Estimated reading time: 3 minutes, 18 seconds

Time for a Yearly Checkup

checkupOnly a couple weeks ago,  as I was looking at my calendar to schedule yet another meeting I realized that it was December! While I have looked at that same calendar a thousand times throughout the year, it never really sank in until that moment how fast 2012 has gone. Being heads down in project after project at work, while balancing getting the kids to every soccer practice and dance lesson on time at home, it becomes very easy to fall into a day to day routine of simply getting the next task done.

 

The danger in staying in this routine is that we can quickly become stagnant in both the personal and professional realms, and becoming stagnant in any situation will eventually lead to obsolescence. A professional mentor once told me “If you’re not moving forward, you are moving backward”, which I have learned through my own experience to be very true. It is for this reason that I take this time of year to take a subjective look at both personal and professional realities to truly evaluate where I am and what needs to be done in order to get where I want to go.

By way of a “eureka” moment several years after I started this practice, I realized the same strategy could and should be used to drive goals for the EDI department as well.  It is very easy to get stuck in the routine of thinking of EDI as consisting of 4010 850, 855, 856, and 810 documents,  so stepping back from your current operations now and again could give you a fresh perspective. In this evaluation nothing is off limits, including growth potential and expertise of personnel, hardware, software, program delivery (i.e. in house or outsourced), and even as a manager your goals and strategy.

First, I always start at what we are doing well and what progress we have made for the year as far as driving efficiencies in the business.  Identifying current strengths by committing them to a document allows you transfer them from and make them a bit more concrete, allowing you to leverage those strengths in future growth. Along with strengths, where are our weakness? An honest, subjective look can produce, mountains of opportunities that get looked over in the hustle and bustle of daily operations.
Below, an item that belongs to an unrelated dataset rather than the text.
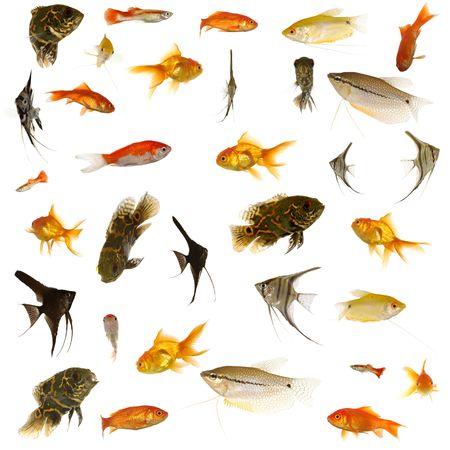 민물의: Fish collection with many different tropical fish.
Second, I like to evaluate the current transactions that we are supporting. Talk to the other department heads in the building and educate them on enhancements other documents can bring to the table. For example, do you run a B2C website? Maybe requiring an 846 inventory document from your vendors may help manage stock outs. Are the folks in product planning having a difficult time meeting demand due to incomplete forecast data? Maybe a good solution would be to bring on the 830 planning document for ordering, or 852 for point of sale data.

Lastly, identify the gaps. For instance if you are in production with a trading partner on the 850 PO, but they only send 40% via EDI and the others are faxed, then it is time to have a conversation to find out why this is occurring. They may have branches that don’t know they can send EDI, or there may be issues in processing that they haven’t communicated to you, but rather just found a work around. Another example is to make sure that the organization has the technical infrastructure to support the customer base. Adding XML or AS2 communications to the tool belt may go a long way in the marketplace.

Growth, be it personal or professional is never simple and easy. Periodically conducting a sanity check on yourself can prove to be invaluable in meeting your goals. Just as it wouldn’t be advisable to drive across country without glancing at the GPS now and again, not doing these self checks could route you to a direction you didn’t want to go.